— Begin Document section —

I've included the exchange you partially quoted since it doesn't make much sense devoid of context:

Drink-Mix Man posted:

I think the extent of the show's meta-critique of Star Trek was showing Picard daydreaming about the good ol' days as a stand-in for fans who want to keep living in the 90's.

Lizard Combatant posted:

And by repeatedly demonstrating that his way of thinking is a naive by-product that is yet to be anything but ineffectual in the harsh light of reality.

The Federation we remember from the 90s apparently now only lives as its embodiment Jean Luc Picard (which is individualist, superhero nonsense), as no one since ever took up the mantle. Certainly not the billions of other citizens and officers of the Federation. No, they were all just apparently waiting to see what the great Picard would do. So yes, Picard is the show's stand in for old Trek.

Picard might say the "right" things (which was never the be all and end all of his character, he acted decisively) because the show knows that's what is expected of his character, while the realists like Seven actually dispense justice.

"Pragmatism with the vaneer of idealism" I said and I stand by it.

Lizard Combatant fucked around with this message at 19:17 on Feb 22, 2020

Ghost Leviathan
Mar 2, 2017

Exploration is ill-advised.
The funny thing is that the implication is Quark was bribed to give a false character reference- and dealing with the Breen makes sense for bullshitting since no one knows poo poo about the Breen.

— End Document section —
— Begin Extracted records —

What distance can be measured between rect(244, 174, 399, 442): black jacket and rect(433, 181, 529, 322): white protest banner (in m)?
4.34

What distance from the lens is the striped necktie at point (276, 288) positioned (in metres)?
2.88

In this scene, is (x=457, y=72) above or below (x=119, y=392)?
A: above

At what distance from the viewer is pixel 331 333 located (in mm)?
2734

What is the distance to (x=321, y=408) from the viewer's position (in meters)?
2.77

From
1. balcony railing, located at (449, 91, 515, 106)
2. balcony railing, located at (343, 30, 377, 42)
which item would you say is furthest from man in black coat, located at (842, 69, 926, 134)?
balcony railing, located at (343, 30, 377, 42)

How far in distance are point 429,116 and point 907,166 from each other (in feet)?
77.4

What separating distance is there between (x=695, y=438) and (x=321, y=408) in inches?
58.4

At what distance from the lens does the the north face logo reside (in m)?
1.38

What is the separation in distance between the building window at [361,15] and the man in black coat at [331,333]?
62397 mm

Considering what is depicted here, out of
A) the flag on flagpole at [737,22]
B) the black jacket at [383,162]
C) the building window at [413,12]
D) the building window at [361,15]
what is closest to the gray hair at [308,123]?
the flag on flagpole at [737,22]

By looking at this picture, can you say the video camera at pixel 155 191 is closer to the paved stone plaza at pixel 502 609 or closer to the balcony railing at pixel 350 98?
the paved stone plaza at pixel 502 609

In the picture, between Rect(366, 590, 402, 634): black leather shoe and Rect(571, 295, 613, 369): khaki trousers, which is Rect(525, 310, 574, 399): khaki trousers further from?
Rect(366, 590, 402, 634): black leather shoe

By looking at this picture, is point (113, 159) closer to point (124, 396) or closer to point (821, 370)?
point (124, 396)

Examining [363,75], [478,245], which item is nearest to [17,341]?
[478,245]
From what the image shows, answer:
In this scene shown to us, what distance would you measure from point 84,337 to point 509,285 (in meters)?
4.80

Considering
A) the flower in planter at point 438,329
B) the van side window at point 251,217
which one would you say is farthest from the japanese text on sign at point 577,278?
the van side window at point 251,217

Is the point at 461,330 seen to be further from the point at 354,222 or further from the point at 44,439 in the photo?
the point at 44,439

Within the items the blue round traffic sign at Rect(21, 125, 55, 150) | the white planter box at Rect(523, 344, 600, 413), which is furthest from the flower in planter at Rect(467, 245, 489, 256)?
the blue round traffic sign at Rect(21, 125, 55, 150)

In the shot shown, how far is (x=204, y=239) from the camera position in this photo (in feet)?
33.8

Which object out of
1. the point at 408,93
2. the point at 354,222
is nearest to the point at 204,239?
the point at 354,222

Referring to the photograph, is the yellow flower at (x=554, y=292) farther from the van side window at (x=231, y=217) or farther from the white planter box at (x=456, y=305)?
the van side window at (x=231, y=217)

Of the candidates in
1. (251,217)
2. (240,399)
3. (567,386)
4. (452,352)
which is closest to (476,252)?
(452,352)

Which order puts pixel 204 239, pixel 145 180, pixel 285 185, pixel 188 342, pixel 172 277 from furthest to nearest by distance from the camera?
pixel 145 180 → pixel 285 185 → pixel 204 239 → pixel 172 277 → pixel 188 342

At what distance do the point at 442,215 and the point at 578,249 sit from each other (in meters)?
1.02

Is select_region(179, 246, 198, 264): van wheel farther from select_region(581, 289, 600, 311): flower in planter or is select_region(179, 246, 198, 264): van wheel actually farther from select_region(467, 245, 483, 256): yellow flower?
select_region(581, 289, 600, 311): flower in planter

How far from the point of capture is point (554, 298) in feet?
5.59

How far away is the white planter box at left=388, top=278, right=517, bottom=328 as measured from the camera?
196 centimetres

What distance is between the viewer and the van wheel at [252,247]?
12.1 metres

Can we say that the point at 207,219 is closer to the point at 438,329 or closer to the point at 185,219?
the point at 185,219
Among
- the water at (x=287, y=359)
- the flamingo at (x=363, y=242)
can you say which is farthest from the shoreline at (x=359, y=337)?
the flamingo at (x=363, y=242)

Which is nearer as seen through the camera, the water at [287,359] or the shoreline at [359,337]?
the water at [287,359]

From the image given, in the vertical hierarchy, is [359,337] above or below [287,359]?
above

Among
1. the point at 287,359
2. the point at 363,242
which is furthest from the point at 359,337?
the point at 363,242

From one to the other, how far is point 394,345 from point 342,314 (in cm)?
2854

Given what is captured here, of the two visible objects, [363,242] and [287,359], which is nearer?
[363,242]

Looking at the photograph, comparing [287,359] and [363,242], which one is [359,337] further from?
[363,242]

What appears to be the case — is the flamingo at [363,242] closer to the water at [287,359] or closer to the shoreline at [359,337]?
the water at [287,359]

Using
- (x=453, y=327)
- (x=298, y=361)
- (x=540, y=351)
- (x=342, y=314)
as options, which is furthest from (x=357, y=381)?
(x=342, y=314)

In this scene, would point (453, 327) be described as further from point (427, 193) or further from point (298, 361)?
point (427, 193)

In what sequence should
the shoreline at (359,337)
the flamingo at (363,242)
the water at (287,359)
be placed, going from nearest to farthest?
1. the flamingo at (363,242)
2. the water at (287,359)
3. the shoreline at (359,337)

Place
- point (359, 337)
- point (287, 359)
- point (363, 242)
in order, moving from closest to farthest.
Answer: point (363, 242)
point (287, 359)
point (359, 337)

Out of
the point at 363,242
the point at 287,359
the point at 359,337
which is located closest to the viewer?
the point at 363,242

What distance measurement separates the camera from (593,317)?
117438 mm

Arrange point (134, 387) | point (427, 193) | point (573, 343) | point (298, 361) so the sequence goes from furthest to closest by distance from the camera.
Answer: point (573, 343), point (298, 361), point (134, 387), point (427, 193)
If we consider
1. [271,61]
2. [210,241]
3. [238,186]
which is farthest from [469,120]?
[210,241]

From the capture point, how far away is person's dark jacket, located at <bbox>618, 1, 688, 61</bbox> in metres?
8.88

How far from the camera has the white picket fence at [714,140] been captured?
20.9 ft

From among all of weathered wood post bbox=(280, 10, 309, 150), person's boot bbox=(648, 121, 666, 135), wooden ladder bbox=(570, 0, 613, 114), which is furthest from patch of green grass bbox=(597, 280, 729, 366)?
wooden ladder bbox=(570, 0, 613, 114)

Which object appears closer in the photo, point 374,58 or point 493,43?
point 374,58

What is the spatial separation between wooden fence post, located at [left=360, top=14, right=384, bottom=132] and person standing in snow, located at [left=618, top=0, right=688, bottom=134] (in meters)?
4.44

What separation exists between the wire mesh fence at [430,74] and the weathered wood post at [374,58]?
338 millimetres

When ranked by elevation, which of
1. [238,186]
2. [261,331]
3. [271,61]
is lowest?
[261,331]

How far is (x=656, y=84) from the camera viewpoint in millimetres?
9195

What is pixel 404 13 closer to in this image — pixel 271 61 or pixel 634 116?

— End Extracted records —

▸ **Jobs**
• a. According to the Star Trek discussion, at what time and on what date did Lizard Combatant edit the message?
• b. List every forum username that appears in the Star Trek discussion.

▸ **Expected outputs**
• a. 19:17 on Feb 22, 2020

• b. Drink-Mix Man, Lizard Combatant, Ghost Leviathan